The exercise - What is needed is the run of lines from the one with "How distant is" through the close of the data, set down exactly.

Data shown -

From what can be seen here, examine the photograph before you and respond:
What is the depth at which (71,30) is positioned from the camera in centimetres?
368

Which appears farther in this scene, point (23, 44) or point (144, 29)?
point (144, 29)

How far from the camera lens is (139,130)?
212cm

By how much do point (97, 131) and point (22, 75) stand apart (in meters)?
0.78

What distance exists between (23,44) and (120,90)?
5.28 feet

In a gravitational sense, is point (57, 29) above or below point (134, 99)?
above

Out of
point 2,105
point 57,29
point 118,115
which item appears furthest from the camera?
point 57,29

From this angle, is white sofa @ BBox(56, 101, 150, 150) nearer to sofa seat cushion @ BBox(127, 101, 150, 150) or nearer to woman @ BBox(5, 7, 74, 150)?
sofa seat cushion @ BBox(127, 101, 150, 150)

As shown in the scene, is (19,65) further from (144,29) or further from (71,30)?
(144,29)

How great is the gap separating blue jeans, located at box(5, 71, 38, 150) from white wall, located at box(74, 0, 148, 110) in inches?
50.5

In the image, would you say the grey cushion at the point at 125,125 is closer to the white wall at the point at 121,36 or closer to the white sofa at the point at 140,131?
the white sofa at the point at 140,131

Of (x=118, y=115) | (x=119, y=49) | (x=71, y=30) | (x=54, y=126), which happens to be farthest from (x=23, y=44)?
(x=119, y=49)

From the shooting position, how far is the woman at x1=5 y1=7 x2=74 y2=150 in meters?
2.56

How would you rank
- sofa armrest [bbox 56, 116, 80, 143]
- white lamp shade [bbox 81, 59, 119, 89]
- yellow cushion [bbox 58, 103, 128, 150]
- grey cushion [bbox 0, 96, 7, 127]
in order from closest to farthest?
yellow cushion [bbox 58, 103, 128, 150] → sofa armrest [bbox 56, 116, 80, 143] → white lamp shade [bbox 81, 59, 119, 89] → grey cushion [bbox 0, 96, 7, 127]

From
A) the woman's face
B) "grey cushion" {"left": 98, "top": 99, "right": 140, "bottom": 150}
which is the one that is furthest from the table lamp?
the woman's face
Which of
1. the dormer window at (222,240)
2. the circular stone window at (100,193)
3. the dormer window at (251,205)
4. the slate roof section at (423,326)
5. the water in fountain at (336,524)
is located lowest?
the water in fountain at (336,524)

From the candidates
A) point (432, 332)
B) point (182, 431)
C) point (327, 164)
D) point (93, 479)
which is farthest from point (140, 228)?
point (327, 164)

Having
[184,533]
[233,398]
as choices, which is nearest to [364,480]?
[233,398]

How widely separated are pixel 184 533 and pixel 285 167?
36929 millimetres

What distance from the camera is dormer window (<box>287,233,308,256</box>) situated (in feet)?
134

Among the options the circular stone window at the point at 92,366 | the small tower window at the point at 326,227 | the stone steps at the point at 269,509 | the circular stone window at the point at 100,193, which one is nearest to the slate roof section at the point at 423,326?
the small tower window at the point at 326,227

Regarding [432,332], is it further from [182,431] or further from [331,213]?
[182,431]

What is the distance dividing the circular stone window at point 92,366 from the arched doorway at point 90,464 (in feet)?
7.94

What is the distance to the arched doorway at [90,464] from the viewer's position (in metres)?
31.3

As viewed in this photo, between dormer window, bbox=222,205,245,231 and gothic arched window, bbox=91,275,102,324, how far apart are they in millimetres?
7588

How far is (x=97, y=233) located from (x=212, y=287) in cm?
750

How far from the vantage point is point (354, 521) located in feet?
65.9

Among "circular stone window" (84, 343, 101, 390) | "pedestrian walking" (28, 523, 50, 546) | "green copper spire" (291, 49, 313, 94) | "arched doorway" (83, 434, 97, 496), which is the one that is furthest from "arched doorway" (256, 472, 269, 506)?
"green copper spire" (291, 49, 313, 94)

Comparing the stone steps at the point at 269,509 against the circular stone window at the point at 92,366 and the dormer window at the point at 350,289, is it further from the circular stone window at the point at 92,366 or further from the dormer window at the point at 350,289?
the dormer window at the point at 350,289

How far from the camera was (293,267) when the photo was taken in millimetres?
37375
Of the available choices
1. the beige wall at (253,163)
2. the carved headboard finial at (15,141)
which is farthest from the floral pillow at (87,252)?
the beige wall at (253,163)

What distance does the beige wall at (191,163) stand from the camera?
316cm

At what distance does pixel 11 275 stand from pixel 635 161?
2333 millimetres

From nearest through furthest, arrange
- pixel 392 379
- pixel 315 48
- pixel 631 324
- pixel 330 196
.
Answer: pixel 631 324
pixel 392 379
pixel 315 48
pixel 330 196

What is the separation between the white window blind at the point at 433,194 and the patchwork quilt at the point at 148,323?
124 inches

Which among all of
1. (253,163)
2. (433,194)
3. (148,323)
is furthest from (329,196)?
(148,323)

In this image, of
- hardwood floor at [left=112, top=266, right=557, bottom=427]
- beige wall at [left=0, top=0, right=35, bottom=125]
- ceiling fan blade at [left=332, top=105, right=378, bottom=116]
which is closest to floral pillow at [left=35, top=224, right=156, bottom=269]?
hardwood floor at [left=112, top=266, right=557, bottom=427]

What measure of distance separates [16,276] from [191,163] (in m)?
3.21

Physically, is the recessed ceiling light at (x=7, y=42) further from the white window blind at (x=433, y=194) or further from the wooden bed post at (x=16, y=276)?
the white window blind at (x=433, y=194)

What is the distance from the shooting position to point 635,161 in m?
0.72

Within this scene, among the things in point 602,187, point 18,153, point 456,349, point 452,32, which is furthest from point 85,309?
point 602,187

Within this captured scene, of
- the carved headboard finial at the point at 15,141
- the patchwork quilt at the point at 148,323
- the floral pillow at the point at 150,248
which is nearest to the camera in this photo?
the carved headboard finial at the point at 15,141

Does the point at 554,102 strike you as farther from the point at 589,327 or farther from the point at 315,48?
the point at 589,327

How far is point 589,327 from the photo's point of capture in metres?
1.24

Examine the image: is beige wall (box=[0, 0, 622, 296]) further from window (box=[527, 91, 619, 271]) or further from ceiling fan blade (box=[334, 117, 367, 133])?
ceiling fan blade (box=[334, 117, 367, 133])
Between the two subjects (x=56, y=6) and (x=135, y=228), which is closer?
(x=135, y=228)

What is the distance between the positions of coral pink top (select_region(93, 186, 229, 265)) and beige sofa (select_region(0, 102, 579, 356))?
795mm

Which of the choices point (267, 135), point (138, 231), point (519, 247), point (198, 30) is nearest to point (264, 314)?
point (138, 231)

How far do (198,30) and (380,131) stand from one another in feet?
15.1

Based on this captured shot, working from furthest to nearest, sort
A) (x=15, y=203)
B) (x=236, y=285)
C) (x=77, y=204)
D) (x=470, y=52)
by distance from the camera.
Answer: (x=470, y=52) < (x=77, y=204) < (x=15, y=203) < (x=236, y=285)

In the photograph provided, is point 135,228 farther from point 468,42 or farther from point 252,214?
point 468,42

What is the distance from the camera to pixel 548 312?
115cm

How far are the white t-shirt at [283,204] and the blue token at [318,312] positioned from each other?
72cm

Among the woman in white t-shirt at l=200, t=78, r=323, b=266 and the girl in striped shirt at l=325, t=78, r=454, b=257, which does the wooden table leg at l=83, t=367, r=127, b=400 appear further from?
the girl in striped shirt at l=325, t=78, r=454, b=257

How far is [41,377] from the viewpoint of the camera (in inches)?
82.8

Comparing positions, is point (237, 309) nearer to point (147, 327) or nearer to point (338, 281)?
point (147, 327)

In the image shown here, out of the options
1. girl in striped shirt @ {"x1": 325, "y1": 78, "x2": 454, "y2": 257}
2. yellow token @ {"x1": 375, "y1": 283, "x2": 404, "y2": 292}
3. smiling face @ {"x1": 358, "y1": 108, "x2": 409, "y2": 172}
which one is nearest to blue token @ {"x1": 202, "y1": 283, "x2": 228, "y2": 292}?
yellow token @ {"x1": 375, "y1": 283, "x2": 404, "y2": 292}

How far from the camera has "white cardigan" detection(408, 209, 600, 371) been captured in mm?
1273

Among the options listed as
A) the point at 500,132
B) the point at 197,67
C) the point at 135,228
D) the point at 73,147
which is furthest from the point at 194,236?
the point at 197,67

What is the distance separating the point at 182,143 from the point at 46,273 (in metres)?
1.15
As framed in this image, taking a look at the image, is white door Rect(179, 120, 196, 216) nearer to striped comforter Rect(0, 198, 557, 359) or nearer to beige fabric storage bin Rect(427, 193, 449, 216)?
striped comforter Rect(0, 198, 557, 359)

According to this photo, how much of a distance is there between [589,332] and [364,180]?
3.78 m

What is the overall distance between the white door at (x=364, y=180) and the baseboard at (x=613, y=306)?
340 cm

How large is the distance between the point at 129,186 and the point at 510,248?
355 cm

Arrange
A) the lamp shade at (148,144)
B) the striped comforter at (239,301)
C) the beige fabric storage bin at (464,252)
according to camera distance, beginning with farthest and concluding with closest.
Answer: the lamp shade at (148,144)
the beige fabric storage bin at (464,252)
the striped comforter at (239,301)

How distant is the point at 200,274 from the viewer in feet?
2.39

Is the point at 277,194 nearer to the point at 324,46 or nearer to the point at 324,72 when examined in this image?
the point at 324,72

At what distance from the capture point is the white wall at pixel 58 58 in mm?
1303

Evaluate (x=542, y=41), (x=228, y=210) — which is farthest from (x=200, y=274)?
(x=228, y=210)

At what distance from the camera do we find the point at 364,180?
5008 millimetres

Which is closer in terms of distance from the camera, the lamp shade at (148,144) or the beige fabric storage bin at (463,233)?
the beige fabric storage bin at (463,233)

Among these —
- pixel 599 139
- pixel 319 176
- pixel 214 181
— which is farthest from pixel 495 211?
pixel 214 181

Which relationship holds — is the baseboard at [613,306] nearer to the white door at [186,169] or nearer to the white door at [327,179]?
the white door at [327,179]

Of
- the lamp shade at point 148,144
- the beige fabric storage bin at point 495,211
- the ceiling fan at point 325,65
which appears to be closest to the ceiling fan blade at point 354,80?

Complete response -
How distant is the point at 200,274 from the viewer in feet?
2.39

Is the point at 277,194 nearer to the point at 324,46 or nearer to the point at 324,72 when examined in this image?
the point at 324,72

At what distance from the capture point is the white wall at pixel 58 58 in mm?
1303

Evaluate (x=542, y=41), (x=228, y=210) — which is farthest from (x=200, y=274)?
(x=228, y=210)

At what distance from the camera do we find the point at 364,180?
5008 millimetres

Which is closer in terms of distance from the camera, the lamp shade at (148,144) or the beige fabric storage bin at (463,233)?
the beige fabric storage bin at (463,233)

Among these —
- pixel 599 139
- pixel 319 176
- pixel 214 181
— which is farthest from pixel 495 211?
pixel 214 181

Which relationship holds — is the baseboard at [613,306] nearer to the white door at [186,169] or nearer to the white door at [327,179]?
the white door at [327,179]

Of
- the lamp shade at point 148,144
- the beige fabric storage bin at point 495,211
- the ceiling fan at point 325,65
which appears to be closest to the ceiling fan blade at point 354,80?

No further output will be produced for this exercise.